FACT: If  you’re not up at dawn reading the Bible to your children, you are most likely a pagan caught in the clutches of witchcraft.

FACT: If your children watch more than 10 minutes of television a day there is 75% chance they will end up in a violent street gang by age 17.

Obviously, the “facts” listed above are not true (at least, I don’t think they are). But, I’ve noticed that the Internet has made it much easier for people, and moms in particular, to compare themselves to each other. Now, just to be clear, this is not a post against “mom blogs”, or whatever they’re called. If you write a mom blog, that’s cool with me. This is a post to encourage the moms who tend to freak out and feel like complete failures when they read the mom blogs and mom Facebook posts.

Moms, Jesus wants you to chill out about being a mom. You don’t have to make homemade bread to be a faithful mom. You don’t have to sew you children’s clothing to be a faithful mom. You don’t have to coupon, buy all organic produce, keep a journal, scrapbook, plant a garden, or make your own babyfood to be a faithful mom. There’s nothing wrong with these things, but they’re also not in your biblical job description.

Your job description is as follows:

  • Love God. This simply means finding some time during the day to meet with the Lord. It doesn’t have to be before all the kids are awake. It doesn’t have to be in the pre-dawn stillness. Your job is to love God. How you make that happen can look a million different ways.
  • Love your husband (unless you’re a single mom, of course). Your second job is to love and serve your husband. Husbands are to do the same for their wives, but that’s for a different post. If your husband really likes homemade bread, maybe you could make it for him.
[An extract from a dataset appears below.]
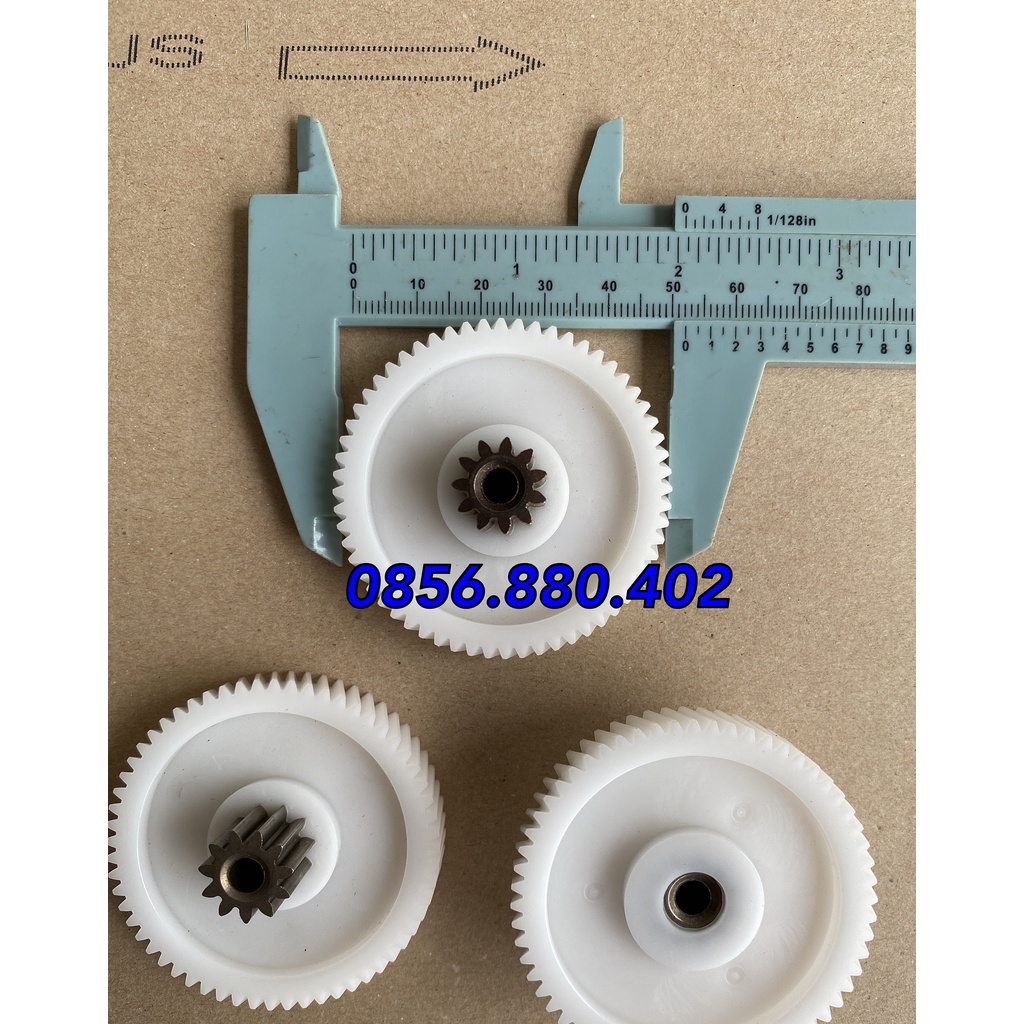 PHỤ KIỆN BÁNH RĂNG MÁY ÉP CHẬM SATVM JE31 - JE 35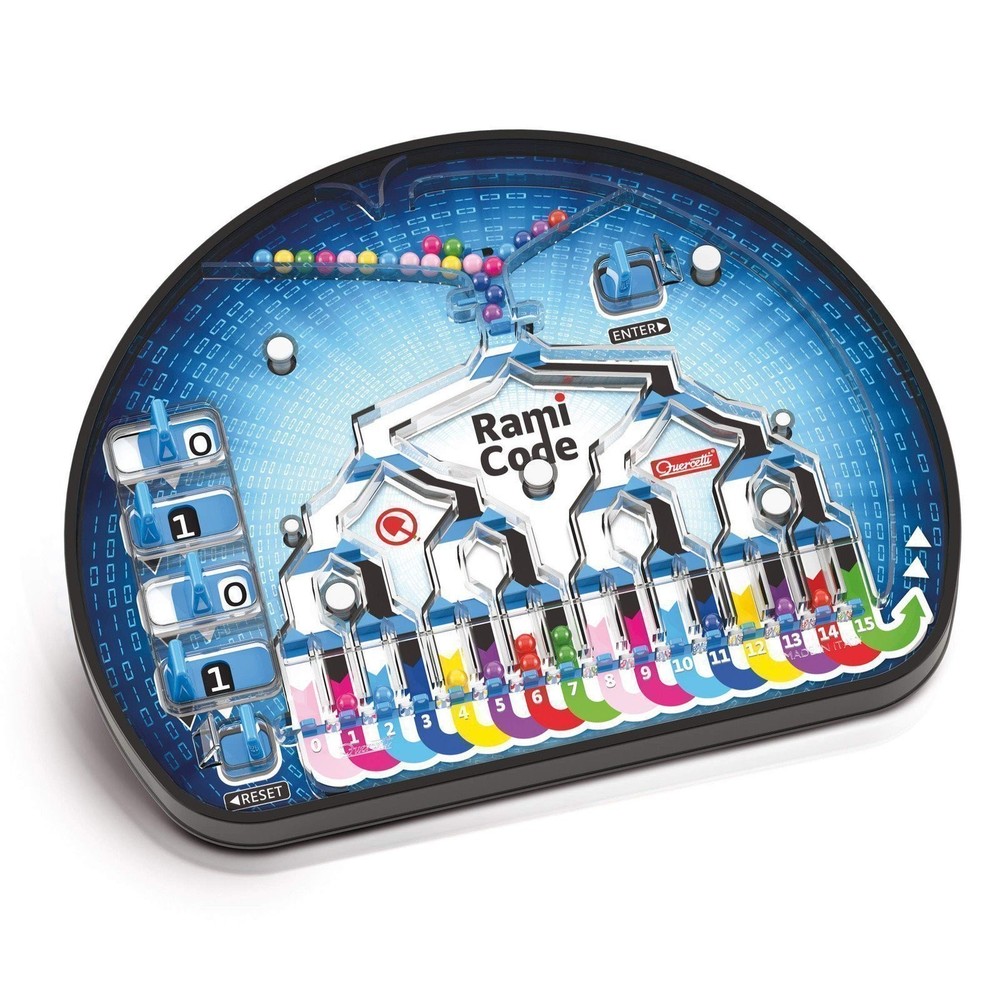 Quercetti Rami Code Educational Coding Toy - Teaches Early Coding Skills and...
But don’t make homemade bread simply because you see other moms posting pictures of their homemade bread on Facebook.
  • Love your kids. Your calling as mom is to love your kids and teach them to follow the Lord. They don’t need to know Latin by age six. If they do, more power to you. But that’s a bonus, not part of the job description. Your job is simply to love your kids with all your exhausted heart, and to teach them to love Jesus. That’s a high calling. Don’t go throwing in other, extraneous things to make your life more difficult. If you want to teach your kids to sew, great. But don’t be crushed by guilt if your kids aren’t making stylish blazers by the age of 10.

Moms, Jesus want you to rest in him. He wants you to chill out. His yoke is easy and his burden is light. Don’t compare yourself to other moms. Don’t try to be something God hasn’t called you to be. If the mom blogs are making you feel guilty, stop reading them. Be faithful to what he has truly called you to do, and know that he is pleased with you. When your kids are resting, don’t feel guilty about watching an episode of “Lost”, or whatever your favorite show may happen to be.

Love God, love your husband, love your kids. Keep it simple and chill out.